Em resposta às recentes sanções impostas pelos Estados Unidos a ministros do Supremo Tribunal Federal (STF), a cúpula do Superior Tribunal de Justiça (STJ) divulgou nesta terça-feira, 22, um manifesto em apoio à mais alta Corte do país. O documento, assinado por quatro integrantes da cúpula do STJ, reforça que tentativas de ingerência política, nacionais ou estrangeiras, sobre o Judiciário brasileiro são “injustificáveis sob qualquer ângulo”.
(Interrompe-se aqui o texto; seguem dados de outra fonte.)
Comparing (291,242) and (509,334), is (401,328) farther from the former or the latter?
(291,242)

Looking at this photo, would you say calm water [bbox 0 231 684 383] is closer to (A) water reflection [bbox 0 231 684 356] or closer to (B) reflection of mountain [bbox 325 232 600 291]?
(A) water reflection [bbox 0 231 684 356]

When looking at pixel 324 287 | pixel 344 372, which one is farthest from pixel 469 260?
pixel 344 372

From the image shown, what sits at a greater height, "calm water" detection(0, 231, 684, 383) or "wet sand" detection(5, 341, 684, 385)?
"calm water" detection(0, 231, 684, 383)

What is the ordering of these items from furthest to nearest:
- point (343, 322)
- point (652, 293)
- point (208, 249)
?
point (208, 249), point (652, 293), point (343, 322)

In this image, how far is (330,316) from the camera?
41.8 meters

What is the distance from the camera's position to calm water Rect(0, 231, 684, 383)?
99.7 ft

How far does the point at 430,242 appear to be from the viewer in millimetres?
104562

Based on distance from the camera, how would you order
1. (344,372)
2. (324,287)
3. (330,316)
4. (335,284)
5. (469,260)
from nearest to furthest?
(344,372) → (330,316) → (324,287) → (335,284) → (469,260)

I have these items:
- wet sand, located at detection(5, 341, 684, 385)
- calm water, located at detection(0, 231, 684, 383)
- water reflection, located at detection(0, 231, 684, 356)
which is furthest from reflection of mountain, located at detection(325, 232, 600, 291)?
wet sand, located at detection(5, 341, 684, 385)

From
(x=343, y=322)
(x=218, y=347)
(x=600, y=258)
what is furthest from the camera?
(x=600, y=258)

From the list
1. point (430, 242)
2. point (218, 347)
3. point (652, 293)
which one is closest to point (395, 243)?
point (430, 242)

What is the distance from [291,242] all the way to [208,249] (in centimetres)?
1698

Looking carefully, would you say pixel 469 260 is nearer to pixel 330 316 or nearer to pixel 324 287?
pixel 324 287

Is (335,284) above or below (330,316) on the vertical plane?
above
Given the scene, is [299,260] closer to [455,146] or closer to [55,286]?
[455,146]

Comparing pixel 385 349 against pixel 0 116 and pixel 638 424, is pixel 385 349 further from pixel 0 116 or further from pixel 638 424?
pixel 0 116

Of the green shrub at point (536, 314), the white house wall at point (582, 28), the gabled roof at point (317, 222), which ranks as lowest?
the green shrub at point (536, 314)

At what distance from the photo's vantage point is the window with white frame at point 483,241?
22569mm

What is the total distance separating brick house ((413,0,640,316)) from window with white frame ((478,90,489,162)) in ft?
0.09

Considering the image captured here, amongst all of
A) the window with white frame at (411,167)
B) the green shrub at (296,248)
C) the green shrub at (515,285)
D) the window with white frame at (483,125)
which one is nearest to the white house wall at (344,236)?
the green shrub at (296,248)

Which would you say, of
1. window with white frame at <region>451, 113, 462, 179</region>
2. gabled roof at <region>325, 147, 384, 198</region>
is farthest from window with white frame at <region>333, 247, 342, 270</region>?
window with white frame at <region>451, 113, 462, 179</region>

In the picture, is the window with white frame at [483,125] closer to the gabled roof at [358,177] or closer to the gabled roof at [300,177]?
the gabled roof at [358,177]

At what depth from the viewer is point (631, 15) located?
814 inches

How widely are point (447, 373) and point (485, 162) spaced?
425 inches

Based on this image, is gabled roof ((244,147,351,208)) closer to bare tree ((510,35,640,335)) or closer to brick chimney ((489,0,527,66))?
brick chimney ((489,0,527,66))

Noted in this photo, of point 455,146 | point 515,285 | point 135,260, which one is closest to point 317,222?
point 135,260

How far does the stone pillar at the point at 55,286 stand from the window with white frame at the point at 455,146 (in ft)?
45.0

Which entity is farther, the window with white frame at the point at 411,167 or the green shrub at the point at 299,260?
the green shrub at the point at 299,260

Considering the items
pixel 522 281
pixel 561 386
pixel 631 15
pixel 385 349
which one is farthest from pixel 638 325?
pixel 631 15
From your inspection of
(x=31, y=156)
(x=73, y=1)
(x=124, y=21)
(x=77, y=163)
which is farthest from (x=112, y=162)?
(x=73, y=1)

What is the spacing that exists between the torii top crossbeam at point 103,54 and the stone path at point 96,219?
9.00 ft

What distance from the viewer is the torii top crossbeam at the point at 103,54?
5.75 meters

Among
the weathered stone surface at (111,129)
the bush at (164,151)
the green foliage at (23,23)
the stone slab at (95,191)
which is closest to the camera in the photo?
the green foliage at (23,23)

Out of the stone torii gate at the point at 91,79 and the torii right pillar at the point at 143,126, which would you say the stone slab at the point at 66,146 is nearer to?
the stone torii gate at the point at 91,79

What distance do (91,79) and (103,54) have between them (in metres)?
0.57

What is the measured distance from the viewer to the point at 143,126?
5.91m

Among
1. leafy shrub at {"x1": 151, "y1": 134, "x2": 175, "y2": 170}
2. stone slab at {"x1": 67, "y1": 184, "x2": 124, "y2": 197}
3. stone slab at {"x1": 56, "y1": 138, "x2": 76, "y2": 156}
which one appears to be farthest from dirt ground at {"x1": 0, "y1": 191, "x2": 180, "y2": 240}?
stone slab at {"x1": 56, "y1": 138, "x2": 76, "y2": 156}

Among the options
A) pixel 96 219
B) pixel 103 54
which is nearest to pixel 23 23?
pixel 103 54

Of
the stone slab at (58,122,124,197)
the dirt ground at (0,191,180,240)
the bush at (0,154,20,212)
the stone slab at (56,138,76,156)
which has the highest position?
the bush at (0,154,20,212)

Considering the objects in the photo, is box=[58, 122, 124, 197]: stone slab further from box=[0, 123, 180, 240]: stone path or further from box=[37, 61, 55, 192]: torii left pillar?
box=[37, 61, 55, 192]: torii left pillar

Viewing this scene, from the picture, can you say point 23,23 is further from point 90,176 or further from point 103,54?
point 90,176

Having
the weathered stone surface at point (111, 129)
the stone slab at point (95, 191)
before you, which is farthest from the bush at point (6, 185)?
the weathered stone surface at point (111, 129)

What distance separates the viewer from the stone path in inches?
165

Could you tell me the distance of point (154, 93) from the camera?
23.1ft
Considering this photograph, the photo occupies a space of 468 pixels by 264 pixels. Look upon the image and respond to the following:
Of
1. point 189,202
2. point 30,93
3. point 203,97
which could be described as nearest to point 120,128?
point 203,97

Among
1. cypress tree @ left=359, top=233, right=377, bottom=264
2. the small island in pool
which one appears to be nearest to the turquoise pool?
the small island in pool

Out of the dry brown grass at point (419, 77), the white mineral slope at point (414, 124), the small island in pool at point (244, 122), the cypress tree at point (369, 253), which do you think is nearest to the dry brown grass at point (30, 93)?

Assinam a nota o presidente do STJ, Herman Benjamin; o vice-presidente, Luís Felipe Salomão; o corregedor-nacional de Justiça, Mauro Campbell Marques; e o diretor da Escola Nacional da Magistratura, Benedito Gonçalves. Eles destacam que pressões ou ameaças contra magistrados, inclusive a seus familiares, “fragilizam e deslegitimam” o princípio de que a lei deve ser aplicada igualmente a todos, sem privilégios nem perseguições.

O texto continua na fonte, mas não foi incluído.